_Data records_.
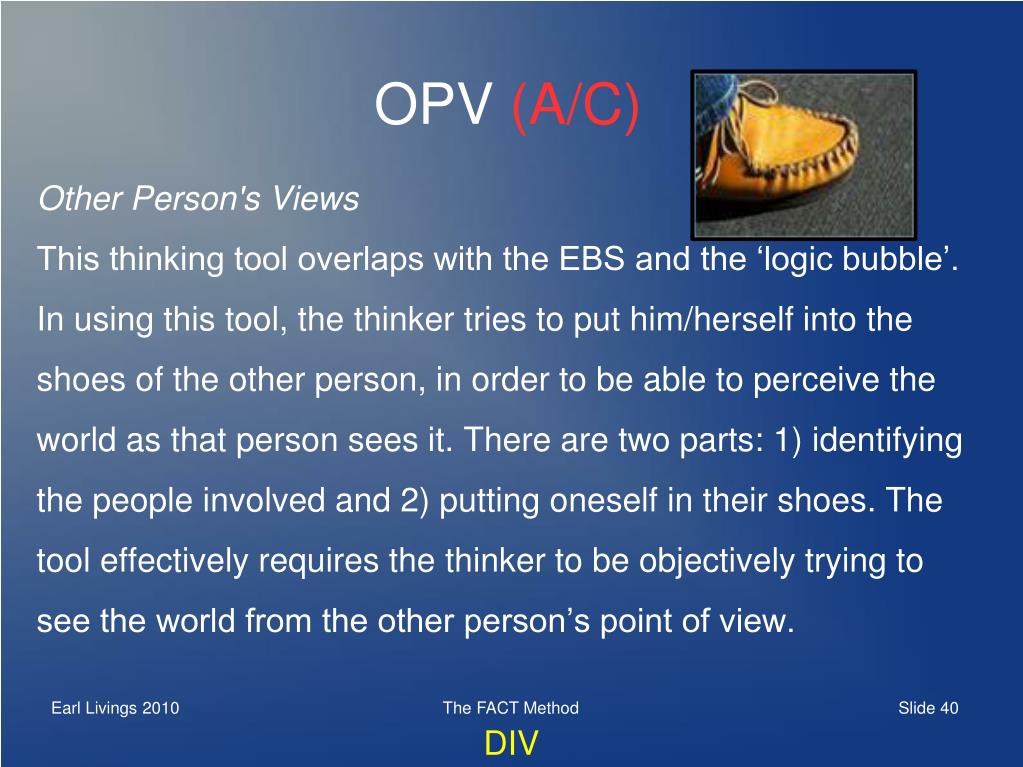 OPV (A/C)

Other Person's Views

This thinking tool overlaps with the EBS and the ‘logic bubble’. In using this tool, the thinker tries to put him/herself into the shoes of the other person, in order to be able to perceive the world as that person sees it. There are two parts: 1) identifying the people involved and 2) putting oneself in their shoes. The tool effectively requires the thinker to be objectively trying to see the world from the other person’s point of view.

Earl Livings 2010

The FACT Method

Slide 40

DIV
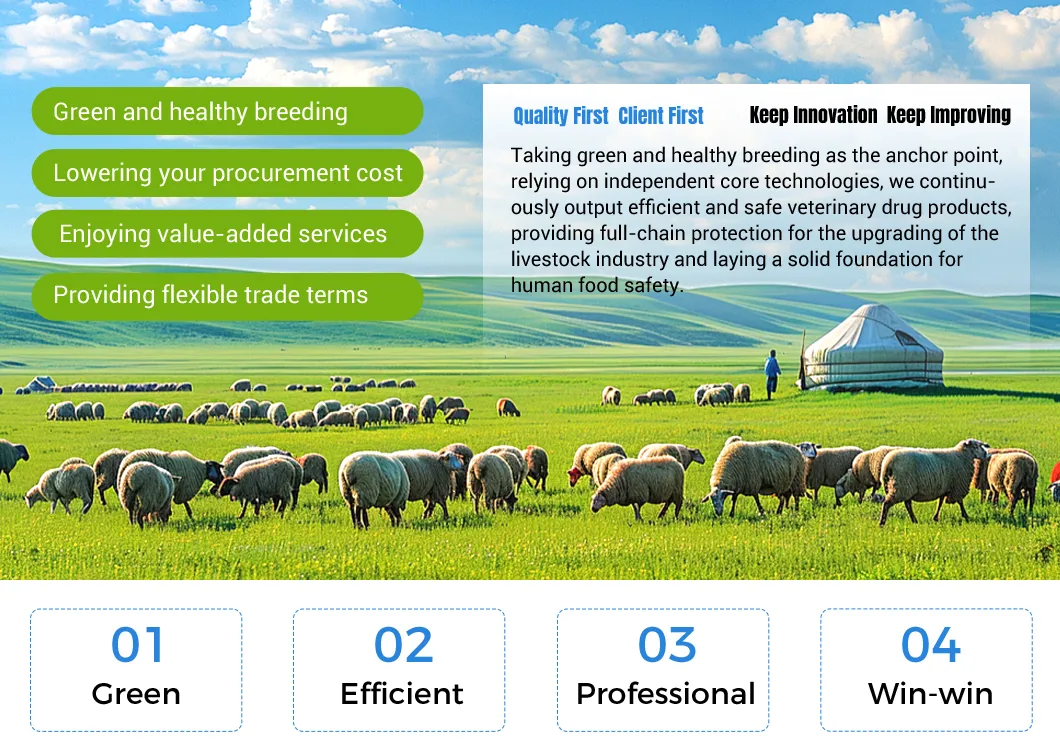 Green and healthy breeding

Lowering your procurement cost

Enjoying value-added services

Providing flexible trade terms

Quality First Client First Keep Innovation Keep Improving

Taking green and healthy breeding as the anchor point, relying on independent core technologies, we continuously output efficient and safe veterinary drug products, providing full-chain protection for the upgrading of the livestock industry and laying a solid foundation for human food safety.

01
Green

02
Efficient

03
Professional

04
Win-win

_Work order_. The answer must be an exact copy of the lines above, from the start of the records through the line with "Quality First Client", and of nothing else; no pictures belong in it.

_Result for this exercise_.
 OPV (A/C)

Other Person's Views

This thinking tool overlaps with the EBS and the ‘logic bubble’. In using this tool, the thinker tries to put him/herself into the shoes of the other person, in order to be able to perceive the world as that person sees it. There are two parts: 1) identifying the people involved and 2) putting oneself in their shoes. The tool effectively requires the thinker to be objectively trying to see the world from the other person’s point of view.

Earl Livings 2010

The FACT Method

Slide 40

DIV
 Green and healthy breeding

Lowering your procurement cost

Enjoying value-added services

Providing flexible trade terms

Quality First Client First Keep Innovation Keep Improving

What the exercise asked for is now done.